Our results hint towards the strong role of environmental filtering in structuring cross-habitat bacterial but not fungal communities. The overall diversity and abundance patterns of bacterial and fungal taxa and associated functional genes reflect their mostly contrasting C acquisition strategies, dispersal strategies, morphologies, alongside their subsequent coevolution via complex biotic interactions with each other and macro-organisms under highly variable abiotic conditions. We suggest that future studies simultaneously investigate both bacterial and fungal communities, as well as their functional properties, as their interactions and domain-specific properties may be a strong factor determining the response of ecosystems to environmental change.
Raw read processing
In total, 31 287 samples classified as metagenomic from 405 projects were downloaded from the European Bioinformatics Institute (EMBL-EBI) as of 2018/06/19, using customized scripts available at the fetch-data/ directory of the Supplemental Software package of Coelho et al. (in revision). To confirm the annotation of samples as either metagenomics, the abundance of NOGs reads was considered, i.e. samples with very low NOG abundance relative to the total read were considered as metabarcoding regardless of the information provided by submitters. The basic filtering, functional and phylogenetic profiling are an adapted protocol of the methods used in (Bahram et al., 2018). In brief, metagenomic and amplicon sequencing reads obtained from public sources were quality-filtered, if the observed accumulated error exceeded 2.5 with a probability of ≥ 0.01, or > 1 ambiguous position or a homonucleotide run > 15 bp was present. Reads were trimmed if base quality dropped below 20 in a window of 15 bases at the 3′ end, or if the accumulated error exceeded 1 using the sdm read filtering software (Hildebrand et al., 2014). Furthermore, all reads shorter than 70% of the maximum expected read length (per sample) were removed. In total, 697 billion total reads were analysed of which 286 + 253 billion (read pair one and two respectively) passed quality filtering (Table S1).

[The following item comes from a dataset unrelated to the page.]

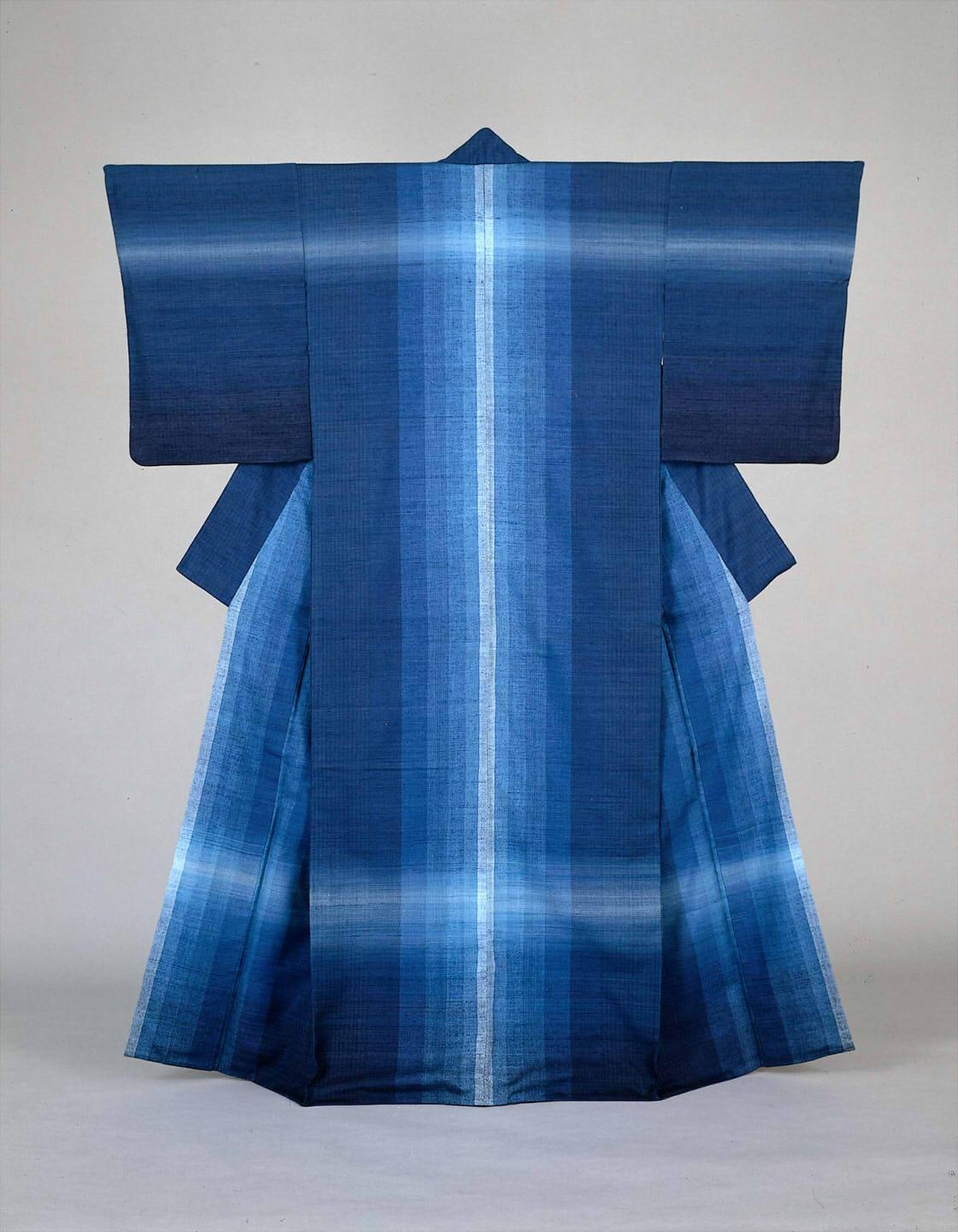 志村ふくみ《紬織着物 水瑠璃》1976年 東京国⽴近代美術館蔵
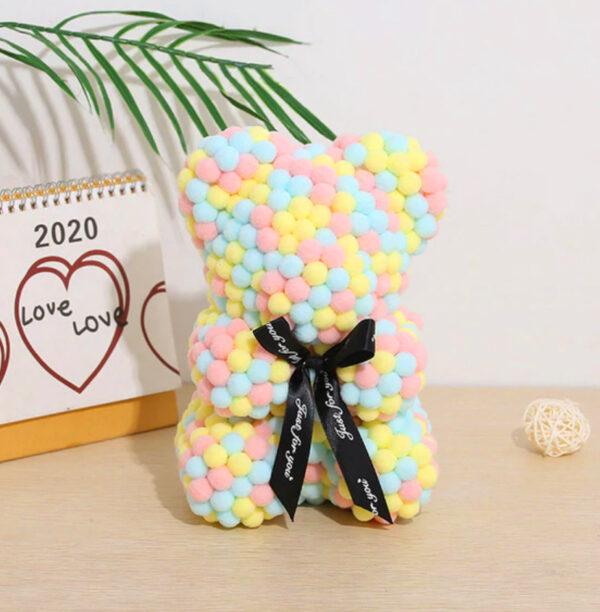 Teddybär-aus-mehreren-farbigen-Wattebällchen-25cm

After quality filtering and exclusion of samples from underrepresented habitats and with short reads, we analysed 13 483 samples belonging to 25 habitats. The habitats human gut (n = 7732) and human oral (n = 1586) were the most often represented in our dataset, whereas hot springs were poorly represented (n = 4). Most samples originated from North America (24.0%) and Asia (37.0%). Several geographic regions were not represented in our datasets, including Pacific Ocean, North Sea, Arctic, Atlantic Ocean (Table S1).
We used a miTag approach implemented in MATAFILER (Hildebrand et al., 2019) to determine bacterial and fungal community composition from metagenome sequence data at the higher taxonomic level, detailed in (Bahram et al., 2018). Briefly, SortMeRNA (Kopylova et al., 2012) was used to extract potential rRNA genes against the SILVA database version 128 (Quast et al., 2012). For this, we used SSU rRNA gene for taxonomic identification, which is a universal marker for both prokaryotes and eukaryotes. Reads approximately matching these databases with e-values < 10−4 were further filtered with custom Perl and C++ scripts, using FLASH to attempt merging all matched read pairs. In case read pairs could not be merged, single reads were interleaved such that the second read pair was reverse complemented and then sequentially added to the first read. Lambda (Hauswedell et al., 2014) was used to fine-match candidate interleaved or merged reads to Silva 128 database. The lowest common ancestor (LCA) algorithm adapted from LotuS (Hildebrand et al., 2014) was used to determine the identity of filtered reads based on Lambda matches. This included a filtering step, where queries were only assigned to phyla and classes if they had at least 88% and 91% similarity to the best database hit respectively, thresholds adopted from literature (Yarza et al., 2014). We normalized each taxon by dividing by the total number of reads per sample to account for uneven sequencing depth across samples. Functional annotation of fungal taxa was done using FunGuild database (Nguyen et al., 2016).
We used a direct a Blast search approach to estimate the functional gene composition of each sample. The quality-filtered reads pairs were first merged using FLASH (Magoč and Salzberg, 2011). In cases were read pairs were not available, singleton reads were used instead. These merged, unmerged and singleton reads were mapped against functional reference sequence databases using DIAMOND 0.9.4 (Buchfink et al., 2014) in blastx mode with the ‘-k 5 -e 1e-4 – sensitive’ parameters. If two unmerged query reads mapped to the same target, the mapping scores were combined to avoid double counting dependent reads. In such cases, the hit scores were combined by selecting the lower of the two e-values and the sum of the bit scores from the two hits. Based on the highest bit score, longest alignment length and highest percentage identity to the subject sequence the best hit for a given query was selected. Finally, reads with an alignment identity < 50% and matching with an e-value >1 e-9 were excluded.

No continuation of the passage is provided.